You Lu, a Ph.D. student in computer science, is a research intern at NEC Labs America in Princeton, New Jersey, working on sequence labeling for signals in fibers. His advisor is Bert Huang.

Shruti Phadke, a Ph.D. student in computer science, is doing a research internship with James Pennebaker, a professor in the Department of Psychology at the University of Texas at Austin. She is studying online communities, their social processes, and behaviors. Her advisor is Tanushree Mitra.

Aarathi Raghuraman, a master’s degree student in computer science, is an intern at GlaxoSmithKline (GSK), working with the Digital, Data, and Analytics team to maximize process yield in upstream biopharm manufacturing. She is advised by Lenwood Heath.

Esther Robb, a master’s degree student in electrical and computer engineering, is a research intern at Google working with a team in San Francisco on reinforcement learning. Her advisor is Jia-Bin Huang.

Mandar Sharma, a master’s student in computer science, is working as a machine learning intern with Toyota Motors North America, specifically the Toyota Racing Development (TRD) branch, to help NASCAR drivers make better decisions when they are racing. His advisor is Naren Ramakrishnan.

Aarohi Sumant, a master’s student in computer science, is an intern at Amazon. She is working with the Kindle Marketing Team to develop machine learning techniques for book recommendations based on cross user activities as well as single-user activities on different Amazon platforms. Her advisor is Edward Fox.

Afrina Tabassum, a Ph.D. student in computer science is a data science intern in the Data Science for The Public Good (DSPG) program at the Biocomplexity Institute’s Social and Decision Analytics Division (SDAD) at the University of Virginia. She is working on projects that address state, federal, and local government challenges around critical social issues relevant in the world today. Her advisor is Hoda Eldardiry.

Mia Taylor, a senior undergrad in computer science, is interning at Amazon Web Services in the Route 53 (DNS) service. Her advisor is Hoda Eldardiry.

Sirui Yao, a Ph.D. student in computer science, is an intern at Google, working on tag prediction for recommender systems through learning items and tags embeddings.

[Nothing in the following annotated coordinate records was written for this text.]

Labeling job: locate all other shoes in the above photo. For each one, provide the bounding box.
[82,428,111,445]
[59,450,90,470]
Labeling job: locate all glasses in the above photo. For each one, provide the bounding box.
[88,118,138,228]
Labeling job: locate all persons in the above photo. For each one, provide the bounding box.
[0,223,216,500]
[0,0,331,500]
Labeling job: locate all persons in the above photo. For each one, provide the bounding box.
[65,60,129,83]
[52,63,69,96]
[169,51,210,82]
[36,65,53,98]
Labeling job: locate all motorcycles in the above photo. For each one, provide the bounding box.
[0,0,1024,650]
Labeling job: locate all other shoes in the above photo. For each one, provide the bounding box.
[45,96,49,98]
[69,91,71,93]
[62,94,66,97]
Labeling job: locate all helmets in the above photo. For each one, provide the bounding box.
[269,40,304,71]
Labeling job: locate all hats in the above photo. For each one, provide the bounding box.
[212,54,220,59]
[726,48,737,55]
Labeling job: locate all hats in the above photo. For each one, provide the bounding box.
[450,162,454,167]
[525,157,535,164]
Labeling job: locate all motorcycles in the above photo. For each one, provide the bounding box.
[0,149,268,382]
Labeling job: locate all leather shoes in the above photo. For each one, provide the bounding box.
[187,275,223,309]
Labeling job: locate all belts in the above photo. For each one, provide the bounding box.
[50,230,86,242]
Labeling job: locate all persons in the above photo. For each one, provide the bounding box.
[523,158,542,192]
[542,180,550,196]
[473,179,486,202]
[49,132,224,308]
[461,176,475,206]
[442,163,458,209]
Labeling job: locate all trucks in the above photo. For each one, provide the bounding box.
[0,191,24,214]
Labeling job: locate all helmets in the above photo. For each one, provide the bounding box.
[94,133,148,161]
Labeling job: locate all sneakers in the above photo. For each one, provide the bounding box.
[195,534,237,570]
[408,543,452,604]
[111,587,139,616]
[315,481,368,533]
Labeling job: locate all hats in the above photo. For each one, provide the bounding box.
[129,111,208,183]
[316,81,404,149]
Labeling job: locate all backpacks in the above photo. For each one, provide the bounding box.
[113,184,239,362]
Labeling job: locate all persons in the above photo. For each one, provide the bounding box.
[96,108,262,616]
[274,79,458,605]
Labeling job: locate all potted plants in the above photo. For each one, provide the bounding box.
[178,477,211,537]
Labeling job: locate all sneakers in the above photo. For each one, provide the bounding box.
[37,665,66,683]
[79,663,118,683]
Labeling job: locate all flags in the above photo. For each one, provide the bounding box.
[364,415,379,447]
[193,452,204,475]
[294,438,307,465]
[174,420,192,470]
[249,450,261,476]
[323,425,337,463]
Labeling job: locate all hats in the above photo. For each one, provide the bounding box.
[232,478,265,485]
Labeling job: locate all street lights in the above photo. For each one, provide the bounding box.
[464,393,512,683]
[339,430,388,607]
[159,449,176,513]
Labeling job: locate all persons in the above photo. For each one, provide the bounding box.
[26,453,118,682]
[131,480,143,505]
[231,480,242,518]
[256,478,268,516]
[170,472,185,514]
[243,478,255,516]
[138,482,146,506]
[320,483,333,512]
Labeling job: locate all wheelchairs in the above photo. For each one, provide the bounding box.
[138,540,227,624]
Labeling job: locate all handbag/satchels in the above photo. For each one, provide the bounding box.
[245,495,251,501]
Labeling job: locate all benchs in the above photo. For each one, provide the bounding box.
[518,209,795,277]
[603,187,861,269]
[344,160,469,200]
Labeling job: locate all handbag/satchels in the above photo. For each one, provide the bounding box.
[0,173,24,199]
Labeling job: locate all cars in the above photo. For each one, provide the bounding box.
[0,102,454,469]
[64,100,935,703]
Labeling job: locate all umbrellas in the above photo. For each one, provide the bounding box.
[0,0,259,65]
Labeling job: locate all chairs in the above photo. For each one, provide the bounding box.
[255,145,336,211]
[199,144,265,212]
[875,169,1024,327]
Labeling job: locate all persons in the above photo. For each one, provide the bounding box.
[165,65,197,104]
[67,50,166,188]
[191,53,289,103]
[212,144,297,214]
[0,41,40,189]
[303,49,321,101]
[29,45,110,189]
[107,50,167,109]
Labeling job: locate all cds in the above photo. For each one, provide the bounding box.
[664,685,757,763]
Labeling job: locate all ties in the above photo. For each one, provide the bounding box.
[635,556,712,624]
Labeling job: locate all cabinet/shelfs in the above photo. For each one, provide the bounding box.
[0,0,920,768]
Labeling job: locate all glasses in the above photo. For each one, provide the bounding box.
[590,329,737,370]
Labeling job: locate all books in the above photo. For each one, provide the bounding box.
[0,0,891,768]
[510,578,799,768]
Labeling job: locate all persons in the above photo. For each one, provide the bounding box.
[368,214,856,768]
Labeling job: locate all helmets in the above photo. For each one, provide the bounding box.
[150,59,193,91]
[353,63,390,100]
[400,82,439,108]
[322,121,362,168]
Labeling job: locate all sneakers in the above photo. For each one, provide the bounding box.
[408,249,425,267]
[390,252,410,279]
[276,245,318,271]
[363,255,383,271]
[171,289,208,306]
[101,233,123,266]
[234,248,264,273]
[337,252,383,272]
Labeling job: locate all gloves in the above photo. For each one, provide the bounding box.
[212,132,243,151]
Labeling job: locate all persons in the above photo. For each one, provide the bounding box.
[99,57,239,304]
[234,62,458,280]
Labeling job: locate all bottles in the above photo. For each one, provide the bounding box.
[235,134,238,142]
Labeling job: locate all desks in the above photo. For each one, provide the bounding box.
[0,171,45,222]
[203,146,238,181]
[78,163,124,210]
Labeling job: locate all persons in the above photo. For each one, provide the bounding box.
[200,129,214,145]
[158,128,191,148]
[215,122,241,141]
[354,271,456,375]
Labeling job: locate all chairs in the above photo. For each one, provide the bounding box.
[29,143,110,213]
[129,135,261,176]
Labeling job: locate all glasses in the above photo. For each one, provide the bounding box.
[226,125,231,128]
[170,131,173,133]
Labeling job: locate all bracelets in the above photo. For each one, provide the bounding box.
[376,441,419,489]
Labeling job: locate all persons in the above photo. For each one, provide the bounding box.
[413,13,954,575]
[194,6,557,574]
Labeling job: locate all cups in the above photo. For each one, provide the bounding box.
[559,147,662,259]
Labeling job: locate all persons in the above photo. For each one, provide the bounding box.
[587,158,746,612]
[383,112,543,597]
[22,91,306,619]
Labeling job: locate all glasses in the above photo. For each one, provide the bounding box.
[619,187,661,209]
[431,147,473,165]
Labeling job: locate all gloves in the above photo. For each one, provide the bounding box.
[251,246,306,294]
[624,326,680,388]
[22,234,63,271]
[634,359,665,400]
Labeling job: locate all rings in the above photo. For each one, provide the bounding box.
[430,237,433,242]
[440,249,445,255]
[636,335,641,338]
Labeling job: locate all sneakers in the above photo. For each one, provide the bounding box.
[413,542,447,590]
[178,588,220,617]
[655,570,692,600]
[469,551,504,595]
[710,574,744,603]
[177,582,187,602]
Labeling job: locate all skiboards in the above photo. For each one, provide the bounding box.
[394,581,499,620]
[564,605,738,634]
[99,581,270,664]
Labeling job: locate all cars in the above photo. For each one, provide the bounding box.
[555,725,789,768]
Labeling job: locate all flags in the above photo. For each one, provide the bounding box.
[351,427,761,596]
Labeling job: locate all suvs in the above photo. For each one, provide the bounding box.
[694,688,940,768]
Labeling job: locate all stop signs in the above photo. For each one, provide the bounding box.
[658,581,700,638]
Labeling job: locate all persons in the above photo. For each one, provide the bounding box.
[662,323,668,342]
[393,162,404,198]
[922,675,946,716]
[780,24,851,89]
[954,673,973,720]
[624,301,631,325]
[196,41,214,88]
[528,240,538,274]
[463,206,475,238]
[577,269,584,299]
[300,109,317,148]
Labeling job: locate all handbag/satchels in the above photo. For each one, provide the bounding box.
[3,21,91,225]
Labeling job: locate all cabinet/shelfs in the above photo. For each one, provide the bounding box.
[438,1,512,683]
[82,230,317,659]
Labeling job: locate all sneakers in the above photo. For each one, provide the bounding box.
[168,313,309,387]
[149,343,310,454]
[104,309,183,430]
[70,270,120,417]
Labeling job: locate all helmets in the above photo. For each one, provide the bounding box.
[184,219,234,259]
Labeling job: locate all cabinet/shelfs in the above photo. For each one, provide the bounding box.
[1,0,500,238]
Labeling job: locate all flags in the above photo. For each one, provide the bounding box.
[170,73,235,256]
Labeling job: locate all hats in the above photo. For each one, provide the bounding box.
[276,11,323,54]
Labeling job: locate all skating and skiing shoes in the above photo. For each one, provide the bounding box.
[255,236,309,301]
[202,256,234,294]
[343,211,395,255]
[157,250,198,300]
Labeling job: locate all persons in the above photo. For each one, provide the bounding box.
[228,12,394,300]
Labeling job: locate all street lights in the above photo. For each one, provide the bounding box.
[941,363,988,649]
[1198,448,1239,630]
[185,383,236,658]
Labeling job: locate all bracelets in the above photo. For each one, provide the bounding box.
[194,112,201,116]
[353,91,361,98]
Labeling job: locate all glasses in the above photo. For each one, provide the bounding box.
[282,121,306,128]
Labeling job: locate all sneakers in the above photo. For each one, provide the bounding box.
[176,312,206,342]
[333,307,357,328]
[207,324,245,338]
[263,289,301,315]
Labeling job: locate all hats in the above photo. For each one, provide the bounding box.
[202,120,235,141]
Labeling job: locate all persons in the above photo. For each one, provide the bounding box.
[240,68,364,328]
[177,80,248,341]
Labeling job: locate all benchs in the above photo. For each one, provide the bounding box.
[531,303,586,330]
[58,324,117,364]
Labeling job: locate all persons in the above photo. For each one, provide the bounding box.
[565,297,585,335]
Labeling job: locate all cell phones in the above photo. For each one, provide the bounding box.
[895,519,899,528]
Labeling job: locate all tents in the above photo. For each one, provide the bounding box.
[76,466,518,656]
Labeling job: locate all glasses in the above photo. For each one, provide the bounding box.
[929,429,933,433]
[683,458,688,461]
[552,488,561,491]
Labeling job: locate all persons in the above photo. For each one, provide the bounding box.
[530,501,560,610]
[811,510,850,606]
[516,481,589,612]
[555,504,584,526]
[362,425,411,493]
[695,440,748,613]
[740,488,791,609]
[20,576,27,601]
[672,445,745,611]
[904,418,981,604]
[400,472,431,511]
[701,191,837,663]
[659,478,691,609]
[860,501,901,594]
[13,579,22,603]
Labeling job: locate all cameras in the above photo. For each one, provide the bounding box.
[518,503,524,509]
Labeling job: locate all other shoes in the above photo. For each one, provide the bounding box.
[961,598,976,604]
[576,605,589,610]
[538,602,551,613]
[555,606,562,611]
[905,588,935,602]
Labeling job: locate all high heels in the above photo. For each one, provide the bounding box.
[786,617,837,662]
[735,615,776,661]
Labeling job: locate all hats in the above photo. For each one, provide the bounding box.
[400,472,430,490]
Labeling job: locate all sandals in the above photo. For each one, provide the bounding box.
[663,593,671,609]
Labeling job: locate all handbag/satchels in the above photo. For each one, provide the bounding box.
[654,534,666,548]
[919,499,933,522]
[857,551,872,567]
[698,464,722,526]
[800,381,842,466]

Her advisor is Bert Huang.

Shengzhe Xu, a Ph.D. student in computer science, is interning at Facebook Ads Core ML, working on attention-based time sequential embedding aggregation. Xu’s advisor is Naren Ramakrishnan.

Ming Zhu, a Ph.D. student in computer science, is interning at Amazon. She is an applied scientist intern for Amazon Alexa AI, working on conversational query representation learning. Zhu’s advisor is Chandan Reddy.

Yuliang Zou, a Ph.D. student in electrical and computer engineering, is working on learning with less/weaker annotations at Google. His advisor is Jia-Bin Huang.